しかし、傷害は完全に癒されるということはありません。私の患者さんで、45歳で心筋梗塞になった方がいましたが、7回再発して助かったのですが、8回目には亡くなってしまいました。結局、私は主治医としてこの方を完全に治すことはできなかったのです。
このように治すことのできない病気はたくさんあります。先天性の疾患の多くは治すことはできません。21世紀になれば遺伝子の組み替えによって先天性疾患のいくつかはどうにかできるようになるかもしれません。そのような希望はありますが、いま生活習慣病といわれている慢性病は治ることはないのです。一度かかったらそれきりです。動脈硬化症も高血圧症も治ることはありません。悪くなるのをできるだけ抑えるのみで、あとは手をこまねいているだけです。

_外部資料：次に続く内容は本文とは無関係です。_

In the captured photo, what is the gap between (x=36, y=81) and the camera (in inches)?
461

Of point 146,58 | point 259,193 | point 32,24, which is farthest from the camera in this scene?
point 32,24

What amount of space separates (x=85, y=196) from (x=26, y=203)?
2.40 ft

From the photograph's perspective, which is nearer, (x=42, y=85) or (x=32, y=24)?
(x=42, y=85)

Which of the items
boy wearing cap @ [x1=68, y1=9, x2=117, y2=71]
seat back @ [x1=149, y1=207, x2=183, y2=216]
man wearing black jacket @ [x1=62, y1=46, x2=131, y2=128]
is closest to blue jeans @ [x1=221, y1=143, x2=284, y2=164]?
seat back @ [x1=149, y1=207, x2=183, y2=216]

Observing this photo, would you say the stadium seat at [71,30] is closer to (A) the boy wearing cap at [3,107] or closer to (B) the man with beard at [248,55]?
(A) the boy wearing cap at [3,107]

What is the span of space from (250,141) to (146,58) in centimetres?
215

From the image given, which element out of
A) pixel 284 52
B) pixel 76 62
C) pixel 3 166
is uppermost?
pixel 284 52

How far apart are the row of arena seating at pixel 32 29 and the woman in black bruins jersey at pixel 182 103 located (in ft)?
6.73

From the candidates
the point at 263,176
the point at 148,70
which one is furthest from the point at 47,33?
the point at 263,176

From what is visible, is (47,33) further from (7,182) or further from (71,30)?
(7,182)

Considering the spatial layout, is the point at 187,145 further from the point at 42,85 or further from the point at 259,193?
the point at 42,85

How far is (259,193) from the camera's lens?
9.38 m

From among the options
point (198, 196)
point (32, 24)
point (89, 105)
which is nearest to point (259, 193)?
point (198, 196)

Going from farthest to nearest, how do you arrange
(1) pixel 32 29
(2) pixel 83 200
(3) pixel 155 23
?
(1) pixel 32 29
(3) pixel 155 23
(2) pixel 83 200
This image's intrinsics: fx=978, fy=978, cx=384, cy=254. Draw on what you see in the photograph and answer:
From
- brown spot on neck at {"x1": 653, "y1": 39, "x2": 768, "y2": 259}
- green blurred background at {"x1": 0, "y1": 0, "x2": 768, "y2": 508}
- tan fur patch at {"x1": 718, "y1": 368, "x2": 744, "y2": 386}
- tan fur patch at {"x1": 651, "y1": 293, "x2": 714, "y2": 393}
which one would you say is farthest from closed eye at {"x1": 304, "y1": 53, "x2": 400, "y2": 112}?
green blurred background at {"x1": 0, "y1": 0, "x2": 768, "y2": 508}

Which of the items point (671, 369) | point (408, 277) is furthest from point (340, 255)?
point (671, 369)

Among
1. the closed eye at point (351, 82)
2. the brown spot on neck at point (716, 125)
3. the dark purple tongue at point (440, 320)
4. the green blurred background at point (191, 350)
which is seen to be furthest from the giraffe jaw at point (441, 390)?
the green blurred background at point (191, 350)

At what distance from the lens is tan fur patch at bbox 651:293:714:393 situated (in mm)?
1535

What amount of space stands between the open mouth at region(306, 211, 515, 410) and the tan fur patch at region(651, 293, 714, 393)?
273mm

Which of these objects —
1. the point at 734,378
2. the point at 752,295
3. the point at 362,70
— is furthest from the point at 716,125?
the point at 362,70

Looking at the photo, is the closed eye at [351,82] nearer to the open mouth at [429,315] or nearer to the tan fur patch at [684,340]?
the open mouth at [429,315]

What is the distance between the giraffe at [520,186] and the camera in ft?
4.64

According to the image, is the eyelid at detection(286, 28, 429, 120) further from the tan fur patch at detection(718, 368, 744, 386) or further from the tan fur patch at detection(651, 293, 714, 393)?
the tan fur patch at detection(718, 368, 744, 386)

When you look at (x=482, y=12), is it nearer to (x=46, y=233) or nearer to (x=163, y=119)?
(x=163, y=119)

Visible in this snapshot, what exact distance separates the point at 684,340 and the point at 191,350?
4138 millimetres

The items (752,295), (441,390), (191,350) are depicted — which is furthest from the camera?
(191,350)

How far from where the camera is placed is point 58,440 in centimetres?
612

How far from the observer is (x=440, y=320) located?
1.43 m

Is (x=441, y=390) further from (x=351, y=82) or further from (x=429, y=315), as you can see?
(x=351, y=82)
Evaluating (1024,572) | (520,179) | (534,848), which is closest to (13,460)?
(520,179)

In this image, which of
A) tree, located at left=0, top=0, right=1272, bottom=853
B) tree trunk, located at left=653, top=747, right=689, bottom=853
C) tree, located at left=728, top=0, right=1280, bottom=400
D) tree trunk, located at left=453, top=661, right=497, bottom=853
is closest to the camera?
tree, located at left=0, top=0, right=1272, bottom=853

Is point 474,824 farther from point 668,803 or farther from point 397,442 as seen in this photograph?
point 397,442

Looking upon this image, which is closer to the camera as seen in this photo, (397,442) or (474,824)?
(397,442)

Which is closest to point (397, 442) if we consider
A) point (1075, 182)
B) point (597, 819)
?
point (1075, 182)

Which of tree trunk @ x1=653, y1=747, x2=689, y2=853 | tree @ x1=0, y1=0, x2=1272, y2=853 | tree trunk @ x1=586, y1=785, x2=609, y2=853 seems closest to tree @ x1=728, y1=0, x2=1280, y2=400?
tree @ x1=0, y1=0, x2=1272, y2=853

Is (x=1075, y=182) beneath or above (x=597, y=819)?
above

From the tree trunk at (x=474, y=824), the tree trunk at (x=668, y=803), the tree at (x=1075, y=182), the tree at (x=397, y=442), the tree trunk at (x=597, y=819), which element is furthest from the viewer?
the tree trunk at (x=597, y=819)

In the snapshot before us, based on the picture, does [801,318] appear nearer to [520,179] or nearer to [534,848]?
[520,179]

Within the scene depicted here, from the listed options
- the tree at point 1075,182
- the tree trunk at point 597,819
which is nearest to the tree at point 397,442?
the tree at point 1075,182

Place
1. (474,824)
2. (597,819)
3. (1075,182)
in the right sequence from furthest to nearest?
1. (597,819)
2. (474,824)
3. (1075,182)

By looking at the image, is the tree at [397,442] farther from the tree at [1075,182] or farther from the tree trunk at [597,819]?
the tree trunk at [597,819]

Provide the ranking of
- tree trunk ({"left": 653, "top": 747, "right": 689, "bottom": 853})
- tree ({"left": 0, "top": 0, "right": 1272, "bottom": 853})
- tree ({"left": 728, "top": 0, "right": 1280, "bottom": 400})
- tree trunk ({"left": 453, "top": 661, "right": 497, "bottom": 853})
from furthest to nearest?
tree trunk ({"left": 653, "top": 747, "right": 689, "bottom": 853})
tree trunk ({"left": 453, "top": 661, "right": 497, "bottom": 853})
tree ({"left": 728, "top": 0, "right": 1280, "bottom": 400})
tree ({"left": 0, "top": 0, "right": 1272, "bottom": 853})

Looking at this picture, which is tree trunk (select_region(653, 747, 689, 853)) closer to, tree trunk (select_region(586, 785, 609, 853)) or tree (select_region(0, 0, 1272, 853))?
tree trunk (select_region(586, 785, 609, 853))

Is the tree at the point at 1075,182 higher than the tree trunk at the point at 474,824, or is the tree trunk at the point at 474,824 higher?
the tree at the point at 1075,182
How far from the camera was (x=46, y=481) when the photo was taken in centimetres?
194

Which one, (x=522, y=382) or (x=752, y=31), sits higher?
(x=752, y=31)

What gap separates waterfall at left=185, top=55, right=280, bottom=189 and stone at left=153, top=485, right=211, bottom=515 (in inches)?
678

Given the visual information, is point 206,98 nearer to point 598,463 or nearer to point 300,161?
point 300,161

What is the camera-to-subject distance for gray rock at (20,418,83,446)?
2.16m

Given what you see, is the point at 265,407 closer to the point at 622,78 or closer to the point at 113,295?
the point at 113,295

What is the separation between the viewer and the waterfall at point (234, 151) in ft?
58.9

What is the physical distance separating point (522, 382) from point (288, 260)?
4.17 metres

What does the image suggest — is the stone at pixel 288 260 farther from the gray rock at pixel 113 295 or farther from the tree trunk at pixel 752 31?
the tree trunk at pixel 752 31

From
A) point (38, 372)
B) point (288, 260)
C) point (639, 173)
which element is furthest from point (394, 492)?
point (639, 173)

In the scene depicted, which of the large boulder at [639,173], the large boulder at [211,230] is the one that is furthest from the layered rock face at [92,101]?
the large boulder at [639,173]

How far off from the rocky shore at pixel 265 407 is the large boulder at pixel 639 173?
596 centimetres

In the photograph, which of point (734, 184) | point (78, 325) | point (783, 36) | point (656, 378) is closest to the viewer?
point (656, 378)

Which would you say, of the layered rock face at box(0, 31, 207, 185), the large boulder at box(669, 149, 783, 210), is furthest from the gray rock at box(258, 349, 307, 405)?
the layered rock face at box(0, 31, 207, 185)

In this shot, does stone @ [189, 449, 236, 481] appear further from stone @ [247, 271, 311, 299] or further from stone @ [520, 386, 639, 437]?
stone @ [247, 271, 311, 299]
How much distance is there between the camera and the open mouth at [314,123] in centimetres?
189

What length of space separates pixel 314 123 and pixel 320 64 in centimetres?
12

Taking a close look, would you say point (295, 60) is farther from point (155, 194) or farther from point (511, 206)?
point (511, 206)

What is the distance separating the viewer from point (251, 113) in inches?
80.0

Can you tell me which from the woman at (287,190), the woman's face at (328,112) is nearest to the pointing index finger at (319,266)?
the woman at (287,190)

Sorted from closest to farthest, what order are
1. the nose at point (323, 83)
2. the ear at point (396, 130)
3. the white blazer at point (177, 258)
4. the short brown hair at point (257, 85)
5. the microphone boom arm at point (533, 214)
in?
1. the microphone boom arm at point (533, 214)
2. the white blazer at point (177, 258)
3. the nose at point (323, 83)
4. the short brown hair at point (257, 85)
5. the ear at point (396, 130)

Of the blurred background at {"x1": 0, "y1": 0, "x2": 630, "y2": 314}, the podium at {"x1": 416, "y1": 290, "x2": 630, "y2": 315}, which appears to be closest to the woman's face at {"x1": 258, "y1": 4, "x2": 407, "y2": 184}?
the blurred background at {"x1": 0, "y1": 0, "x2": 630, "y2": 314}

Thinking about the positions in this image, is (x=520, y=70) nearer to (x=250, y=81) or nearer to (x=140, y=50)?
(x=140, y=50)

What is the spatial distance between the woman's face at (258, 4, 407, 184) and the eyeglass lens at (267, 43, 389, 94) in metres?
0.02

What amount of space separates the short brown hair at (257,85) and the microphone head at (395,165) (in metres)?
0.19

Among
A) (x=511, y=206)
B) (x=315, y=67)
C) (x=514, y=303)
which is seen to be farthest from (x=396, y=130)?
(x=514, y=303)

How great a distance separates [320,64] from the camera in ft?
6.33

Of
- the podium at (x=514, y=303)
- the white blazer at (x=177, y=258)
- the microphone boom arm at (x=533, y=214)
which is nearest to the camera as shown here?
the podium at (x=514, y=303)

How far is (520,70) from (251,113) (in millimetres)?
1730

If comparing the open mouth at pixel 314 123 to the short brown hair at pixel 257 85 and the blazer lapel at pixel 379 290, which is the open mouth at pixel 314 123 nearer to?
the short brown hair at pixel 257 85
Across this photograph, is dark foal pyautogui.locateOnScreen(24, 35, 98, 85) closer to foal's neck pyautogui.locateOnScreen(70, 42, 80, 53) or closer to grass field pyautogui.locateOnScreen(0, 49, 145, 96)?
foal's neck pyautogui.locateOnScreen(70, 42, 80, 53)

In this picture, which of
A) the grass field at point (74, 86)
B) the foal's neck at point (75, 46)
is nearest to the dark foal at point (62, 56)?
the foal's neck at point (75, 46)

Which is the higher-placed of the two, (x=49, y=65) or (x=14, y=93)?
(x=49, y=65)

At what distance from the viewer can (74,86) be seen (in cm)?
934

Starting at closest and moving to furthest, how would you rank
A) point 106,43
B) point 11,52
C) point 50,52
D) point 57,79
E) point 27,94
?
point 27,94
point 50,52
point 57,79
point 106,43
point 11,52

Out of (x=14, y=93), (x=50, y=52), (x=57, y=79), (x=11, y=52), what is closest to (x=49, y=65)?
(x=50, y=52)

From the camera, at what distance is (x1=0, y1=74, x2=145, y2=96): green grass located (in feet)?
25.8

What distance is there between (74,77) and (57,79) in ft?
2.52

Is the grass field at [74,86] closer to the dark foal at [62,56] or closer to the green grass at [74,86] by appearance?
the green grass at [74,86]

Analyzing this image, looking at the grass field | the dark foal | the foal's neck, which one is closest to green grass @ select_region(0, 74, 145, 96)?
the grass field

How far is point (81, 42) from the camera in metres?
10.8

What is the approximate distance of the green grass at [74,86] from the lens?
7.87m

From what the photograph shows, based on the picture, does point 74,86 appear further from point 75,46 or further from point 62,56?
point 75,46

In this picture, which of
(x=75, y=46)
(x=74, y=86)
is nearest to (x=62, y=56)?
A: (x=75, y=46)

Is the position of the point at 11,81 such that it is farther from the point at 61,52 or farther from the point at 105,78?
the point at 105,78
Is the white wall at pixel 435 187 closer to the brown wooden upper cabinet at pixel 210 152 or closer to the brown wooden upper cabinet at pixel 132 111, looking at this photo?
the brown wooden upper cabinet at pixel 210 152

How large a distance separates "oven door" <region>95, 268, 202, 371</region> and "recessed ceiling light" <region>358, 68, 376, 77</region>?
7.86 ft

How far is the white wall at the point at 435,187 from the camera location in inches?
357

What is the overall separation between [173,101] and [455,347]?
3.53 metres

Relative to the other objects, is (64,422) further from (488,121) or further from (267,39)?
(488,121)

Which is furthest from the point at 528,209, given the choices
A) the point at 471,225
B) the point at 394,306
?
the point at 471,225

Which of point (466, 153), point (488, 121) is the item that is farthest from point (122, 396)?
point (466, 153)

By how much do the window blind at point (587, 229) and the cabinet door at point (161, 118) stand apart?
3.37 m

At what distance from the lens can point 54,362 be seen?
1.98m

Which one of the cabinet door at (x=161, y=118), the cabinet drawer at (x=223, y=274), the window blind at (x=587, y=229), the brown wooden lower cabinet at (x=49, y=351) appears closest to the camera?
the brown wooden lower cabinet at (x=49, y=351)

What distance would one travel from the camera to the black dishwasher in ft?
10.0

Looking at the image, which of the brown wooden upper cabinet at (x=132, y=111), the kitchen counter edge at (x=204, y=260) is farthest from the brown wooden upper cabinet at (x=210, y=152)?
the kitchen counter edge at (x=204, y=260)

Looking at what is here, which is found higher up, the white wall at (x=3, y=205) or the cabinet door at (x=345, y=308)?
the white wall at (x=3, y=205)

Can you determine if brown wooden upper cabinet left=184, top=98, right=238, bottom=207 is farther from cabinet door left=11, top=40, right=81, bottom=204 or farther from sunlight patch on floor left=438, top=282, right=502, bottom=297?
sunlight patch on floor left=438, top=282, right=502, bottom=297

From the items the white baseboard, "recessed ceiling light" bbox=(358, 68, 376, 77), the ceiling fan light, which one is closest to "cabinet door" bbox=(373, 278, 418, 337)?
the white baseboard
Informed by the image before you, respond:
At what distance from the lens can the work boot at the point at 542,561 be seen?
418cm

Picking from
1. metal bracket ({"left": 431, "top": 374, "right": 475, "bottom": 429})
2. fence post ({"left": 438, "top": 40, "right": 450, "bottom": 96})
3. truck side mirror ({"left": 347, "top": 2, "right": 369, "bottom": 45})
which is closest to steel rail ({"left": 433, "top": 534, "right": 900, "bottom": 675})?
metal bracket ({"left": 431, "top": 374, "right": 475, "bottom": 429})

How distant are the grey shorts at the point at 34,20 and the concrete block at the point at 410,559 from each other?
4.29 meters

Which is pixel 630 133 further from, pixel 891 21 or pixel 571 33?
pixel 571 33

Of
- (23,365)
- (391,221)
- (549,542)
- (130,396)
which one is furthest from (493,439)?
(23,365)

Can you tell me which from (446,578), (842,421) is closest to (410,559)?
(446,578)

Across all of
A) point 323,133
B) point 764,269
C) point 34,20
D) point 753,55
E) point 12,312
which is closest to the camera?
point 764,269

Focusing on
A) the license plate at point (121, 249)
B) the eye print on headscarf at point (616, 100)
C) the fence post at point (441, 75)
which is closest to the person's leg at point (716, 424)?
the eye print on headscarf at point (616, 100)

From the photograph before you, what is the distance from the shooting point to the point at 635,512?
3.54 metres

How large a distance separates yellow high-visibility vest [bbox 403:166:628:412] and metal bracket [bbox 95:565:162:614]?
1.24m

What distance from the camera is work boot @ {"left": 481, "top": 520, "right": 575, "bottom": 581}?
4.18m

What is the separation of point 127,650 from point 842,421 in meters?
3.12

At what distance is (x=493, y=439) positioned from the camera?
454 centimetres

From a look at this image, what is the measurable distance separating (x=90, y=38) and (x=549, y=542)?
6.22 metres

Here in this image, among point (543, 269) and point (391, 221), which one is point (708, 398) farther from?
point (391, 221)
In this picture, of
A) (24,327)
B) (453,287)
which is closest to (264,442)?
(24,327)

アンブロワーズ・パレ(1510頃〜90)というフランスの有名な外科医の言葉にこういうのがあります。
(医者は)時には癒すが、
和めることはしばしばできる。
だが、病む人に慰めを与えることはいつでもできる。
この言葉は、「医師よ、騎(おご)るなかれ」と言っているのです。医師は、本当にわずかしか治すことができないではないか。しかし、慰めはいつでも与えることができるのに、医師はそれをしているだろうか。
私はパレのこの言葉を思うにつけ、治癒を目的とした近代医学は医療の中ではほんの一部分であって、大部分は治療できない疾患に移行してそれで死んでしまうのだと考えています。